You Can't Trust Shark Week

Phelps vs. Shark 1

If you were fooled into thinking you’d be watching Michael Phelps race side-by-side with an actual great white shark, well, I’m sorry to say it but shame on you. For years now, the Discovery Channel’s annual week of shark-oriented programming has peddled some tall tales alongside docs that are ostensibly invested in honesty. The Shark Weeks of 2013 and 2014 both featured what were essentially mockumentaries—Megalodon: The Monster Shark Lives and Shark of Darkness: Wrath of Submarine, respectively—about the possibility of giant dinosaur sharks swimming among us with minimal messaging that what was being presented was, in fact, fictitious in nature.

Sunday night’s Phelps vs. Shark: Great Gold vs. Great White wasn’t quite as loose with the truth, but it was slippery. It was hyped as a race between Phelps and a great white shark and it was, ultimately, in the figurative sense, as the speed of a great white was measured and then compared to Phelps’s time swimming in cold ocean waters. This was promoted, via Discovery, as a show in which “the great white shark meets the greatest of all time.” On the Today show last month, Carson Daly enthused, “The most decorated Olympian ever is going to race a great white shark as a part of Discovery Channel’s annual Shark Week. Details on exactly how the race is going to work are still under wraps.” He pointed to an Instagram post in which Phelps reported about his recent up-close encounter with sharks.

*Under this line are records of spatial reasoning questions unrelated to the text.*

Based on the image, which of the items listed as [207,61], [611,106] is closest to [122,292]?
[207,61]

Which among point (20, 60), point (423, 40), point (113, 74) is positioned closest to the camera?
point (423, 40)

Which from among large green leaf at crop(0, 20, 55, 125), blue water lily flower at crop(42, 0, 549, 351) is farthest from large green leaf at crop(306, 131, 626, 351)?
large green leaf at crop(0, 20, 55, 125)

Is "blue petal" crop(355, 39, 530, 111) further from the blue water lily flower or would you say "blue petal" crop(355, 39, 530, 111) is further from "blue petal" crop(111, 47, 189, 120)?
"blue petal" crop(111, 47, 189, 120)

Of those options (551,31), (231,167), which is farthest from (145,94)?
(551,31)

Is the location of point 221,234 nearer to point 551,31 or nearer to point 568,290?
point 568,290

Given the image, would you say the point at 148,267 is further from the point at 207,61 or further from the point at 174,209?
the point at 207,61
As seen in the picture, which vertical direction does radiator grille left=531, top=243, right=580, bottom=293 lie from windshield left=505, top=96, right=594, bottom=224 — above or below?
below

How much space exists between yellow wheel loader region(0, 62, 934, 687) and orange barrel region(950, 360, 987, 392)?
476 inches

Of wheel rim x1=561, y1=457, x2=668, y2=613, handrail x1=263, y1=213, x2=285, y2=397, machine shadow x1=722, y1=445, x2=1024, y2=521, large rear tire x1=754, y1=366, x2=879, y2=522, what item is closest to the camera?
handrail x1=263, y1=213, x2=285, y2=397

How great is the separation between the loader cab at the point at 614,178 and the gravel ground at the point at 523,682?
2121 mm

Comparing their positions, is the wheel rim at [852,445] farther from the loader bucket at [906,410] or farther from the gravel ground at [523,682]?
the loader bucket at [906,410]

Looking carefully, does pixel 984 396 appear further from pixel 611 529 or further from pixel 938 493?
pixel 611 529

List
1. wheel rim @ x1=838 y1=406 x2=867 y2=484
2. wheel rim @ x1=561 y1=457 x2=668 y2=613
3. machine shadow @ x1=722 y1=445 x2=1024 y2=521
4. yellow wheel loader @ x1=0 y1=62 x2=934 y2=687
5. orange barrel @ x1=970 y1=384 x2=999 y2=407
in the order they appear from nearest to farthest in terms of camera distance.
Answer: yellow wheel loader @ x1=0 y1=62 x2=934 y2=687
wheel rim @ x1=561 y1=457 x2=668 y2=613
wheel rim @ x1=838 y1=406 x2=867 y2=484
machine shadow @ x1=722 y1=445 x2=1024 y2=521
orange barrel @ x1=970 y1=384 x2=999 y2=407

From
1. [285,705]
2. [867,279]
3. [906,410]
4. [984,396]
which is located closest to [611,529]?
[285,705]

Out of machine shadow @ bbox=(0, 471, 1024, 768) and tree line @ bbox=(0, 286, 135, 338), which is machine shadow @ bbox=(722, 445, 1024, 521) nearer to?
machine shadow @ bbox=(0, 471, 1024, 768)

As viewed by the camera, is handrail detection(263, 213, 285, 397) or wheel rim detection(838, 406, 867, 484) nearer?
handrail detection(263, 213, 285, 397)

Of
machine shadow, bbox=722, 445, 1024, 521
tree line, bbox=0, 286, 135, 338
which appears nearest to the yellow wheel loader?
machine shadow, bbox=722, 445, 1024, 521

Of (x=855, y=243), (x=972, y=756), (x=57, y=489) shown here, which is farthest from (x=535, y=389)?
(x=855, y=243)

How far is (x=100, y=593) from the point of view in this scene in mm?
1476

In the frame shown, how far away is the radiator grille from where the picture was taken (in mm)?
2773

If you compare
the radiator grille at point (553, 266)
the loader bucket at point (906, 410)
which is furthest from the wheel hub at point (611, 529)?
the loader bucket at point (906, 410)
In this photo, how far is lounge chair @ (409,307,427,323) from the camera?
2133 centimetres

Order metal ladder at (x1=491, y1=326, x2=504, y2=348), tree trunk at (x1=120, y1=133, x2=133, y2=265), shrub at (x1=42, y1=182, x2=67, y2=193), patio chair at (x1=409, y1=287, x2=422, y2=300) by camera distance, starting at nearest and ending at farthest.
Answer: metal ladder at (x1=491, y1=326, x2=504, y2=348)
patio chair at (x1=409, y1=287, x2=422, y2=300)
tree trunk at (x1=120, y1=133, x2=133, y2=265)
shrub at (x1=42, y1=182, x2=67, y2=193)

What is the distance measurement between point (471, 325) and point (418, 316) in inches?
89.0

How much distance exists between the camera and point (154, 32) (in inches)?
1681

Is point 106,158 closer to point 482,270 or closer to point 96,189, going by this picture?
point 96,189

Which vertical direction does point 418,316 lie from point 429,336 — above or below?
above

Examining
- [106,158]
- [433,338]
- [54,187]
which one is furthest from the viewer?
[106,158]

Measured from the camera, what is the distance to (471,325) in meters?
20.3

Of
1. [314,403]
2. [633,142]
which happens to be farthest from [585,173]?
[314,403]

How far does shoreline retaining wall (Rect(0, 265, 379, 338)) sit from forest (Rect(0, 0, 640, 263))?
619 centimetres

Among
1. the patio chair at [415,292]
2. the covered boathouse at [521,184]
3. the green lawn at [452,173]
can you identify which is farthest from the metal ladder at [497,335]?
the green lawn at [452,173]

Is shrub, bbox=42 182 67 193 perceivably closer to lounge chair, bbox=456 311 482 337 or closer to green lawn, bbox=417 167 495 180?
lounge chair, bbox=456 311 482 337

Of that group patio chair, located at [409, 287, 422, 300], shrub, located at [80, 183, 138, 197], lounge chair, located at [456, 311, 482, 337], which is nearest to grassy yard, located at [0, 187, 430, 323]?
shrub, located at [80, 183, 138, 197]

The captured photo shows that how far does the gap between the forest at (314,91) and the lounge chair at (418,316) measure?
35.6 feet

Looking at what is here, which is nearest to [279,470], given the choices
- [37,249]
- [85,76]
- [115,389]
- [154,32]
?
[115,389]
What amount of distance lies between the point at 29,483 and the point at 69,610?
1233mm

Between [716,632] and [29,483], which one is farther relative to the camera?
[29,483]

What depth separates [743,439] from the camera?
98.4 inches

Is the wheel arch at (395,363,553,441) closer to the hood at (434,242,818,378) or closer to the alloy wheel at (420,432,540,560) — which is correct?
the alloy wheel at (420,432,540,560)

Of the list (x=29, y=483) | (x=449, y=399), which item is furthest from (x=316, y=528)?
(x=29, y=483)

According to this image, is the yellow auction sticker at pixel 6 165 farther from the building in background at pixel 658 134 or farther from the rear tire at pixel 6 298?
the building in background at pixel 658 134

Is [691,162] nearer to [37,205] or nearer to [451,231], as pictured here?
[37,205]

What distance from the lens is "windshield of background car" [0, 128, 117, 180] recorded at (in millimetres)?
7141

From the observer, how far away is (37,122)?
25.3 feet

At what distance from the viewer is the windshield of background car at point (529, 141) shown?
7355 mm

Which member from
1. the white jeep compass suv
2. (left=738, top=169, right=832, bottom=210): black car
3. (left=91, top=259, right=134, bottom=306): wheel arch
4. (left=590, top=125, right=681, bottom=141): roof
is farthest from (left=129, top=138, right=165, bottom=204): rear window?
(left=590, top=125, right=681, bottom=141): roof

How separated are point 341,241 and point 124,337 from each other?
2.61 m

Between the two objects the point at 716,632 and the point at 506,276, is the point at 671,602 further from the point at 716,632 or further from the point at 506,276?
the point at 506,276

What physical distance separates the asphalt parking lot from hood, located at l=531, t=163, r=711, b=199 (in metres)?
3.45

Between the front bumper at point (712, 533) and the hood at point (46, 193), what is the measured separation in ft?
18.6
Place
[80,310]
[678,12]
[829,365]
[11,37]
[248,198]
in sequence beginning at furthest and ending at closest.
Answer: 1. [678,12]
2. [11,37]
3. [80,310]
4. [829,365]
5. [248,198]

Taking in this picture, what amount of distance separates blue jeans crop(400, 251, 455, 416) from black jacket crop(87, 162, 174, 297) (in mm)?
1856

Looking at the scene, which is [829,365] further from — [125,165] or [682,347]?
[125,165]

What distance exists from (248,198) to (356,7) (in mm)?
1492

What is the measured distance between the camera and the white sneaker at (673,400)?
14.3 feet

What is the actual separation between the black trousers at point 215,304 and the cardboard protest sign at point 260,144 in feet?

The devil, as shark enthusiasts know, is not in the water but, of course, in the details. Phelps vs. Shark found Phelps accompanying a team to measure great white speeds and led to a showdown between him and a CGI great white based on the measured speeds. Spoiler: Phelps lost, but on the upside, it wasn’t because he was bitten and bled to death. He’s just not as fast as a great white.

So technically, no lies were told. The Washington Post points out that viewers weren’t happy that they watched a whole show only to have ecologist Tristan Gutteridge announce 57 minutes in, “Clearly, we can’t put Michael in one lane and a white shark on the far lane. We’re gonna have to do a simulation.” That said, in the show’s opening minutes, Gutteridge did note that, “Michael will test his speed versus a white shark. Of course we don’t have a white shark next to him in a lane, so we need to measure their speeds in the wild.”

Phelps vs. Shark 2

Right. Of course. Of course Michael Phelps didn’t swim side by side with a great white, and of course Discovery kinda-sorta made viewers think that he was going to. You can trust Shark Week less than you can an actual shark. In either case, you shouldn’t be too surprised if you end up getting bit.